Consigna >>
Responde estas preguntas con lo que dice el relato sobre el fútbol en la infancia:
1. ¿De qué club dejó el padre que hicieran hincha al hermano menor?
2. ¿A qué edad se fue de Quilmes quien narra y a dónde se mudó la familia?
3. ¿Qué día de la semana leían El Gráfico?

De chico, cuentan, fui objeto de disputa entre mi padre, hincha de Boca y mi abuelo materno, simpatizante del rojo de Avellaneda, equipo al que también alentaba mi madre aunque tibiamente, porque en aquella época el fútbol era solo cosa de hombres. Me contaron que luego de alguna discusión subida de tono, mi padre hizo valer su natural derecho de cuadro, y todos aceptaron que yo sería bostero, aunque en esa época los xeneizes todavía no habíamos asumido ese estigma para convertirlo en emblema. Cuando llegó al mundo mi hermano menor, mi padre ya no estaba tan firme en sus exigencias y dejó que lo hicieran de Independiente. Por eso, tengo algo de simpatía por el club que hizo una bandera del juego exquisito, el primer múltiple campeón de América. Y cuando fui adolescente, convalidé el mandato paterno tomando concientemente los votos de ser hincha de Boca durante toda mi vida.

A partir de los siete años dejé mi Quilmes natal y nos fuimos a vivir a San Bernardo, lo que trajo algunas modificaciones en mi pasión. En La Costa no había televisión y lo jugábamos más que nunca. Como vivíamos a media cuadra de la playa, en el verano pasábamos tardes enteras con mi hermano haciendo un “cabeza a cabeza” en la arena seca, y cuando crecimos un poco más, al ponerse el sol, nos prendíamos en picados improvisados sobre la arena mojada con el límite creciente de las olas empujadas por la marea.

Nos nutríamos religiosamente de El Gráfico cada día martes, y los domingos yo escuchaba todos los partidos por la radio, porque aunque no me crean se jugaba toda la fecha en el mismo día y a la misma hora, salvo uno que se jugaba el viernes a la noche. Era un maravilloso ritual imaginar los partidos a través de la voz del Gordo Muñoz y de otros relatores que seguían la campaña de Boca. Y vibraba con el sorpresivo grito de gol que llegaba de otras canchas. Como anécdota, me acuerdo que durante algún tiempo me pregunté cómo era posible que un futbolista jugara en varios equipos a la vez, se llamaba algo así como “Elesférico”.

Registros de datos >>
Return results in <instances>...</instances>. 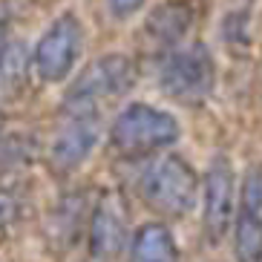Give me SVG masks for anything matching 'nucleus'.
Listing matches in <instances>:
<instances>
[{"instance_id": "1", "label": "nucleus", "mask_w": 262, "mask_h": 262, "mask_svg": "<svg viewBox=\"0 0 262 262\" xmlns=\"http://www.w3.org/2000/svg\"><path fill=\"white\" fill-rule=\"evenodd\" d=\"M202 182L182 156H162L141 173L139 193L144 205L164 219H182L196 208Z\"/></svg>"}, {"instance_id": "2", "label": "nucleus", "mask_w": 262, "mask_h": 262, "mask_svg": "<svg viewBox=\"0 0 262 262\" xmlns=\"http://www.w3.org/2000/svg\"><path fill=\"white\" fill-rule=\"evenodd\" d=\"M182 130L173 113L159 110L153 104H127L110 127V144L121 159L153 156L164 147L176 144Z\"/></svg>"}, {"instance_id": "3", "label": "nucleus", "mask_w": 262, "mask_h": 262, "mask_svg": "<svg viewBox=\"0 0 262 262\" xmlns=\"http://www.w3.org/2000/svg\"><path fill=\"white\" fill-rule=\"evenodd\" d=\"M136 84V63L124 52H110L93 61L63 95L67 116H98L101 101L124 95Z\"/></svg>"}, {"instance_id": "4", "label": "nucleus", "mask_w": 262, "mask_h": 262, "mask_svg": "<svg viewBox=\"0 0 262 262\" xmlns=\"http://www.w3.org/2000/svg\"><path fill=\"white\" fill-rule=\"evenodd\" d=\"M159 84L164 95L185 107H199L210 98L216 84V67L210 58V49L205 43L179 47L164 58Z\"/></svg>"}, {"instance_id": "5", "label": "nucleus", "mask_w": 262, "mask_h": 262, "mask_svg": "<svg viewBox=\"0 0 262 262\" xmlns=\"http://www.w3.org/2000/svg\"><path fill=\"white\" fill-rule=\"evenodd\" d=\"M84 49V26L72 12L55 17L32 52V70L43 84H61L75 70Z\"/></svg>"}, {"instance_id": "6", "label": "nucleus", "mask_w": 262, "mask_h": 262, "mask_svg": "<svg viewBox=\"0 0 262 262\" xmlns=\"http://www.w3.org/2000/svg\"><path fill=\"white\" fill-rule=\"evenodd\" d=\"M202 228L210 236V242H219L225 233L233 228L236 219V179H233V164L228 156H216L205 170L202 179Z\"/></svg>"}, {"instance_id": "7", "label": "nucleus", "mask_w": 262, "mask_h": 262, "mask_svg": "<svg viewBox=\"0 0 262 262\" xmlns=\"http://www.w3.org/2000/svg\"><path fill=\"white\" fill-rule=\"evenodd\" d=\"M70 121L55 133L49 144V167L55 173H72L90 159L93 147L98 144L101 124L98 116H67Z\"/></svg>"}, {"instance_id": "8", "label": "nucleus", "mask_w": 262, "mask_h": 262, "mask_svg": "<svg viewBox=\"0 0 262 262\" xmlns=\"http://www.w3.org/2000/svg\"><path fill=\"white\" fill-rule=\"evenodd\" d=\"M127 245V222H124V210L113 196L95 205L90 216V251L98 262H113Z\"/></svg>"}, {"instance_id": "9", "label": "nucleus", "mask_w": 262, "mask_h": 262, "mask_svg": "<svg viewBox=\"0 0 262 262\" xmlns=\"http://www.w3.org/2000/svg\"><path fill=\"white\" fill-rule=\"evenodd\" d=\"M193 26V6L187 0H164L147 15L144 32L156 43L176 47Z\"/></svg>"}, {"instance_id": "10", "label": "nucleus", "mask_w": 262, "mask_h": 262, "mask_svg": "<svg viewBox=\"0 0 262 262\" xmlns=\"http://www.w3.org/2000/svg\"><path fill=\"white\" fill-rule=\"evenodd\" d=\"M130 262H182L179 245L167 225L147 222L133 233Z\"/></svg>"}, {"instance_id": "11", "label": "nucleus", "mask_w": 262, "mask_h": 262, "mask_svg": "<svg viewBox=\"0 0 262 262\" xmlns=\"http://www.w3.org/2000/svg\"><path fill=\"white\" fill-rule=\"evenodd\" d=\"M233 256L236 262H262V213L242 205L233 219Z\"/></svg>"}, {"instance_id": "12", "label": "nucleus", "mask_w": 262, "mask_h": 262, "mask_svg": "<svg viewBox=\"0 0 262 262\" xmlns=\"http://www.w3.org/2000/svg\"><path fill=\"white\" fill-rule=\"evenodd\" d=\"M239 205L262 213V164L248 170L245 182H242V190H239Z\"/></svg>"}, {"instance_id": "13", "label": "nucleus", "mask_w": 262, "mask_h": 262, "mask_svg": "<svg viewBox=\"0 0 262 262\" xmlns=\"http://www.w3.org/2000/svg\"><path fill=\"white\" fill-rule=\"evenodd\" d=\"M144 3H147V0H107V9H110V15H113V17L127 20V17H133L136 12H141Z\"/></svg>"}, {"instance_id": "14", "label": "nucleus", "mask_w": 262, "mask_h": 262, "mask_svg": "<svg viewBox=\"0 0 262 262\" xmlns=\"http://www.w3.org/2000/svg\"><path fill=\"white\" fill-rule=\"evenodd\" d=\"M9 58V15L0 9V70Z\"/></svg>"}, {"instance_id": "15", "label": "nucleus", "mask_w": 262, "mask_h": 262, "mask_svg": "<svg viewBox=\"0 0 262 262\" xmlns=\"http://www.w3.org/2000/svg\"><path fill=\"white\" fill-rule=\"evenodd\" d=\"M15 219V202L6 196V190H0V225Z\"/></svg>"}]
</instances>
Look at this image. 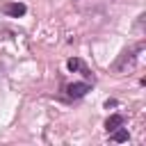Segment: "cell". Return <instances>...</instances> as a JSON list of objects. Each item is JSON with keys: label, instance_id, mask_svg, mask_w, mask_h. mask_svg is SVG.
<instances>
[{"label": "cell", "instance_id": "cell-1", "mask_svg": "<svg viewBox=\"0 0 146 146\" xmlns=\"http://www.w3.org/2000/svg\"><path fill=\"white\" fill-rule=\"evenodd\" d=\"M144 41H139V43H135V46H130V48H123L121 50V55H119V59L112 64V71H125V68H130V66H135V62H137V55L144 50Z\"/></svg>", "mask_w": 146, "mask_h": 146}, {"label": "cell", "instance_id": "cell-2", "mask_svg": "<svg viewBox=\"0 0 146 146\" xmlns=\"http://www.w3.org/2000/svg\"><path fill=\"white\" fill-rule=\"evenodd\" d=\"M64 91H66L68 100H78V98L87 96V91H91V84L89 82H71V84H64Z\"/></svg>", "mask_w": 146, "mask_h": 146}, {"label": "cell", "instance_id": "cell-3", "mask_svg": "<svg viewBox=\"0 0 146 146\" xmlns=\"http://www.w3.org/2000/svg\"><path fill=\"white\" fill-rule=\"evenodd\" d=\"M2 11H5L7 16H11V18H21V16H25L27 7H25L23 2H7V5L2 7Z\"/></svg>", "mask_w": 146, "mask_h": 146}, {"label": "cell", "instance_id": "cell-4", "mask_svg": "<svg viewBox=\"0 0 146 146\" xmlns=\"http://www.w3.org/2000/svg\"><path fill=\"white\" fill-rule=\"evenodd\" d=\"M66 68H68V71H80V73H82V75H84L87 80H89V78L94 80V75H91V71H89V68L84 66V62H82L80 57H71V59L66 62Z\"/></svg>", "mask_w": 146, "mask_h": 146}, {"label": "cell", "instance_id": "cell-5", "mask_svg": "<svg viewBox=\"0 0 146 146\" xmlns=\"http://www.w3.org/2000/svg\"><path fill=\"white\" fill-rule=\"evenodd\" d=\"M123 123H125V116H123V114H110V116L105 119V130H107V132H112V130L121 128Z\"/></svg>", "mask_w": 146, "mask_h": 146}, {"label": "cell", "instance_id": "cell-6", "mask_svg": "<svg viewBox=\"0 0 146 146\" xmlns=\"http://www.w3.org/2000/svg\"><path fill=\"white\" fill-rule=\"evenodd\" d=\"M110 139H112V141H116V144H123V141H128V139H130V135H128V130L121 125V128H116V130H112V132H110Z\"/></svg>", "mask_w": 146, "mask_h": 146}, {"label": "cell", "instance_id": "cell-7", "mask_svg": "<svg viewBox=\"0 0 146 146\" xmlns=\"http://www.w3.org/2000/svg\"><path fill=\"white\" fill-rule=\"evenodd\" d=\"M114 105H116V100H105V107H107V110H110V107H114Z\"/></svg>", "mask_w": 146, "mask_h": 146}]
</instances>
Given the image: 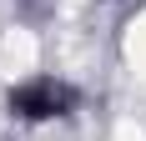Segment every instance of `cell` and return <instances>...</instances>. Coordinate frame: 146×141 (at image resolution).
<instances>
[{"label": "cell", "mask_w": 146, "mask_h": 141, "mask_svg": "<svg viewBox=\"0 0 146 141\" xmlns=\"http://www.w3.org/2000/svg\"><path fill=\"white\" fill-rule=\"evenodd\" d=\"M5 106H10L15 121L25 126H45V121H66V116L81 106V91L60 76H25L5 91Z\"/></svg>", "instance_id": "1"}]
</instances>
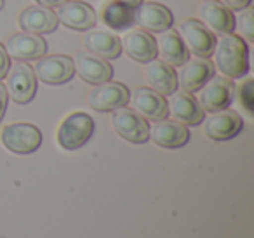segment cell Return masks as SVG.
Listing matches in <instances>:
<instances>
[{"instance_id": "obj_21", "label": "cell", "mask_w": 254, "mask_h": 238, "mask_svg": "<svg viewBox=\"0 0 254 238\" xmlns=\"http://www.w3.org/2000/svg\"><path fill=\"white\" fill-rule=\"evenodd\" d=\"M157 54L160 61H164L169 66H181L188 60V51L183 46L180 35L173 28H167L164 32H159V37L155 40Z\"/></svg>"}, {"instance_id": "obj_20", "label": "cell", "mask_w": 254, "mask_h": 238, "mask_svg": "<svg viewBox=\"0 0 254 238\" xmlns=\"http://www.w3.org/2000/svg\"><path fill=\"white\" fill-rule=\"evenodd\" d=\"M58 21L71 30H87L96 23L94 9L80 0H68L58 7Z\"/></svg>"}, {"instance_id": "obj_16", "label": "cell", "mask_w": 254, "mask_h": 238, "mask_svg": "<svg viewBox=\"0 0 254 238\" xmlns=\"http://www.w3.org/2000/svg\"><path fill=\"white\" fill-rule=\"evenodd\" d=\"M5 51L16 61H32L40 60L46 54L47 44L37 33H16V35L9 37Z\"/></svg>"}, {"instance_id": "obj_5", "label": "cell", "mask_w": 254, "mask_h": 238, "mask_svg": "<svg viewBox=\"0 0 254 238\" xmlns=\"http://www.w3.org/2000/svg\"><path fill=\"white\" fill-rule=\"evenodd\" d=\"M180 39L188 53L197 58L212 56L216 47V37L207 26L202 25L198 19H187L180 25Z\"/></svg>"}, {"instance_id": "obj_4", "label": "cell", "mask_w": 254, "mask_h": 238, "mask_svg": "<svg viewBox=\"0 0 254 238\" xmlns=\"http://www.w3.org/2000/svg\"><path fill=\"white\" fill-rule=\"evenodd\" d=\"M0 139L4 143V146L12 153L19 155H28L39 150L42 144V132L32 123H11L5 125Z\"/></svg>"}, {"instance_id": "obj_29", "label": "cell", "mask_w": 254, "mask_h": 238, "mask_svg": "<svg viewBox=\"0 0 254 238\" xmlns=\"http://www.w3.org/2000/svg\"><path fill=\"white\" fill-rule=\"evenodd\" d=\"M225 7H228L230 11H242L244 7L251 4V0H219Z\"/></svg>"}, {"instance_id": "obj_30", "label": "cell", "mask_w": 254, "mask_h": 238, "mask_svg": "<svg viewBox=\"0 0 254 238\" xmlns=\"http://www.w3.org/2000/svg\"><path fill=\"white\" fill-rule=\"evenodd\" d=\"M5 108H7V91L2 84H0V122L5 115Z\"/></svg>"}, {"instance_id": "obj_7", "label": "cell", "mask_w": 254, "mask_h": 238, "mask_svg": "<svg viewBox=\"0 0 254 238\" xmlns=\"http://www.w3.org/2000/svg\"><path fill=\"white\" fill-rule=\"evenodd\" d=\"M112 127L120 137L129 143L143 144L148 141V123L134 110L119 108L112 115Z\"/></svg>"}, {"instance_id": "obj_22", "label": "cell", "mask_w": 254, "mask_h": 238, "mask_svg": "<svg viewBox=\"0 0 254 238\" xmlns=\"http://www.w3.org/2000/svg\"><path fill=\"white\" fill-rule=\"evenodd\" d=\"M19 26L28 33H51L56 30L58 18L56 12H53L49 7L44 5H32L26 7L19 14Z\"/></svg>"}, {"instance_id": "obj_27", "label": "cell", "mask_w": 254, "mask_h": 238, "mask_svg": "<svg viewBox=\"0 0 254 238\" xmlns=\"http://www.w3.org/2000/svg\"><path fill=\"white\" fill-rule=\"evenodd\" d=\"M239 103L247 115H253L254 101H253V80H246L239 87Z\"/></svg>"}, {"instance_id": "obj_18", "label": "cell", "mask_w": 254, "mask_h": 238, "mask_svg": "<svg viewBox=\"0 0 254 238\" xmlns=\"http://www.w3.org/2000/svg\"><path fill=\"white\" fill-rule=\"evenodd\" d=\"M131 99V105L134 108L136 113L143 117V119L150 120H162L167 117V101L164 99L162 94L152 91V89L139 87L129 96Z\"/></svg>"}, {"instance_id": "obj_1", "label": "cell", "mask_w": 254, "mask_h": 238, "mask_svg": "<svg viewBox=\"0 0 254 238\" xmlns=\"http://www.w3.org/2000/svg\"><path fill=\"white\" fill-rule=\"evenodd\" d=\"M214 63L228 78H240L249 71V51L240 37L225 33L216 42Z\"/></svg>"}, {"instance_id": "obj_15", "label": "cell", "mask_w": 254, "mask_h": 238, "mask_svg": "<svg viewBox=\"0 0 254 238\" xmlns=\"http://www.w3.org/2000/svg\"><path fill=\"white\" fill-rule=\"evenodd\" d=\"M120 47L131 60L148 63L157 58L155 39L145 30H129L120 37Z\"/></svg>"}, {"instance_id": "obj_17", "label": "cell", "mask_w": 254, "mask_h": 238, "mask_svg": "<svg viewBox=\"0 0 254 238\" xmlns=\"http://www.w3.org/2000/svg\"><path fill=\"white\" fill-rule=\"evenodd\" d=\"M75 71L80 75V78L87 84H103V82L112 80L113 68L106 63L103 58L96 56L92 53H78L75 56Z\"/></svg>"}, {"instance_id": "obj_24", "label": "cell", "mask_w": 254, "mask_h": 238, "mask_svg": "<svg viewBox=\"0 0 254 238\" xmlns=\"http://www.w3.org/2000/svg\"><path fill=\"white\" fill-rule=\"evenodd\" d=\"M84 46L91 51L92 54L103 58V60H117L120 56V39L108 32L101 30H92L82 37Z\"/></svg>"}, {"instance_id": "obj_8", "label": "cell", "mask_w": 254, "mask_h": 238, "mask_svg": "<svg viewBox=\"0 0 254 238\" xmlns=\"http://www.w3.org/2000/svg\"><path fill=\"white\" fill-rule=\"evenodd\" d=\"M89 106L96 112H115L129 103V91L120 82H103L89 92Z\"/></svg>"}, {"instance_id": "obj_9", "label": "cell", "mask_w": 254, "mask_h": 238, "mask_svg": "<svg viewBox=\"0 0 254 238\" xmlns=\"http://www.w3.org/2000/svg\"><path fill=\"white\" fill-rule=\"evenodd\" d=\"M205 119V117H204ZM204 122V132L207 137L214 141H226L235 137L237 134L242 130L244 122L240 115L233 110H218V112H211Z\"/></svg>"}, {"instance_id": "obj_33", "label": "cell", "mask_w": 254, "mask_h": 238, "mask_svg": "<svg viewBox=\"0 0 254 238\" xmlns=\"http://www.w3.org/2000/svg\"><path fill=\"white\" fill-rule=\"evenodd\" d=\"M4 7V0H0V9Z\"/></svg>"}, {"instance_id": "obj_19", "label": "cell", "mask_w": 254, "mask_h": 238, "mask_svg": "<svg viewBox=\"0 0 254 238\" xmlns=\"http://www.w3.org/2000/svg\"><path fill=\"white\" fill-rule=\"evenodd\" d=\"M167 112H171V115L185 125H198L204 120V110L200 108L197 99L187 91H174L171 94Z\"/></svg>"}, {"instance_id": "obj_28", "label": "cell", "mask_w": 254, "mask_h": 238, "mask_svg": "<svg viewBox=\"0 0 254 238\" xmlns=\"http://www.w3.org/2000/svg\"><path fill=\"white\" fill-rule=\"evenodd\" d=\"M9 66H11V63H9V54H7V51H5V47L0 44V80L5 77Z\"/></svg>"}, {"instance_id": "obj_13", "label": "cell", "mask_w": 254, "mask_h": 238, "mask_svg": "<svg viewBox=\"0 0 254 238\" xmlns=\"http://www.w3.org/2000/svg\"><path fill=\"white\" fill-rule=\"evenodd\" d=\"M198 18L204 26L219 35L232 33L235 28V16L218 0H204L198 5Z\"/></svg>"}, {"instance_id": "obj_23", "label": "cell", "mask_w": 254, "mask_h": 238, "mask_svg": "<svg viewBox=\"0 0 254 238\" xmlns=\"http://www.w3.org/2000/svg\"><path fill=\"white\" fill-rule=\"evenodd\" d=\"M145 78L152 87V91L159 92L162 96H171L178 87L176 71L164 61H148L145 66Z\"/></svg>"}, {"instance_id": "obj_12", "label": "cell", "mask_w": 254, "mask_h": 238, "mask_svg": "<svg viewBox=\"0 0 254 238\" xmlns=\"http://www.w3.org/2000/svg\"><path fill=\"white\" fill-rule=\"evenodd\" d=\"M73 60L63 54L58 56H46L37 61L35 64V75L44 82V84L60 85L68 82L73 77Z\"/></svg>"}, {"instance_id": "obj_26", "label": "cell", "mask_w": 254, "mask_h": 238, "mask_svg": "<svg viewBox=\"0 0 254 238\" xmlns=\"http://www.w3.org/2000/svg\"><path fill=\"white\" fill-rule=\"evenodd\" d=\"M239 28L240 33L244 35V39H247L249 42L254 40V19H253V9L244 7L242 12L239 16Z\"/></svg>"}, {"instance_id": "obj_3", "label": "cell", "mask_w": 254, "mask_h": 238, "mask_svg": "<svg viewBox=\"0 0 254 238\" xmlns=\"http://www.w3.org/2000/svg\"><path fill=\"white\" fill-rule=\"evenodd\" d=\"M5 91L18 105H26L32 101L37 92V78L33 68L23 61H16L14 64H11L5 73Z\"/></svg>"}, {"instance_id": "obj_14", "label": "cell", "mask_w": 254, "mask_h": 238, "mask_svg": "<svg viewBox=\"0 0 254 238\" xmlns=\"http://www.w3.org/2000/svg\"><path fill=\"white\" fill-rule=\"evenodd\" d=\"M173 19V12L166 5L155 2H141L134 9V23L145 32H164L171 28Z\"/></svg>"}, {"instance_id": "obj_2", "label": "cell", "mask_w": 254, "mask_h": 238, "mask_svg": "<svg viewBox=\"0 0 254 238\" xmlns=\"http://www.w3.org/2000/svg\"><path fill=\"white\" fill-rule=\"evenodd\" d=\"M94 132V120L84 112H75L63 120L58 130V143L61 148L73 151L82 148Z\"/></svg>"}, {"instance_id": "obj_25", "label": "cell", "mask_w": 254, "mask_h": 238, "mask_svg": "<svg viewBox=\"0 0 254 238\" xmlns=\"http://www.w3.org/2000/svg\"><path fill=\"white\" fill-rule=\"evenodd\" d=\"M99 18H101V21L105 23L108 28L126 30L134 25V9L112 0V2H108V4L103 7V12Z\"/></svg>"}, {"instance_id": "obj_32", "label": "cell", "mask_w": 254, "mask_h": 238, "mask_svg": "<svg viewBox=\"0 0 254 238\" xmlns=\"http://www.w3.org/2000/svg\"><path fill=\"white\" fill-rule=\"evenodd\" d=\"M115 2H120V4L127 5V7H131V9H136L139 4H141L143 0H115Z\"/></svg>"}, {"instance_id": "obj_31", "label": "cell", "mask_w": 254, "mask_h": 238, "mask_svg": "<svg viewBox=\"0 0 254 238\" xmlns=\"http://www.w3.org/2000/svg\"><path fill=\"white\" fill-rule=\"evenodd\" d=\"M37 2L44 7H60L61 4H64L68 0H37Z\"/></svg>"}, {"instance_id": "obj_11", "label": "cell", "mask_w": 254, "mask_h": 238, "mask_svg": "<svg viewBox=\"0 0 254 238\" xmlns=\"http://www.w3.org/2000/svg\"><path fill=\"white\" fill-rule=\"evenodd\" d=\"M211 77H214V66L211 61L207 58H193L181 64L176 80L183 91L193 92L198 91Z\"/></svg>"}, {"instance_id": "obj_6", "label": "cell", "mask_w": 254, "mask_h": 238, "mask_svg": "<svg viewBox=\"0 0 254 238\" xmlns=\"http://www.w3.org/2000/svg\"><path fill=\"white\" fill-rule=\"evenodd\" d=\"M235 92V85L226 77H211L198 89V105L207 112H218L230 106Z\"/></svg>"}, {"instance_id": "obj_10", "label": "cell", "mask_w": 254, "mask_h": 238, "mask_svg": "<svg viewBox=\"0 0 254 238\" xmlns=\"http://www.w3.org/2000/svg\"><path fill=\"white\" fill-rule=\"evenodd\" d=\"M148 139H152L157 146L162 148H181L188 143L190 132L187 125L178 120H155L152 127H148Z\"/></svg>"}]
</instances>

Solución >>
1. De Independiente.
2. A los siete años; se mudaron a San Bernardo.
3. Los martes.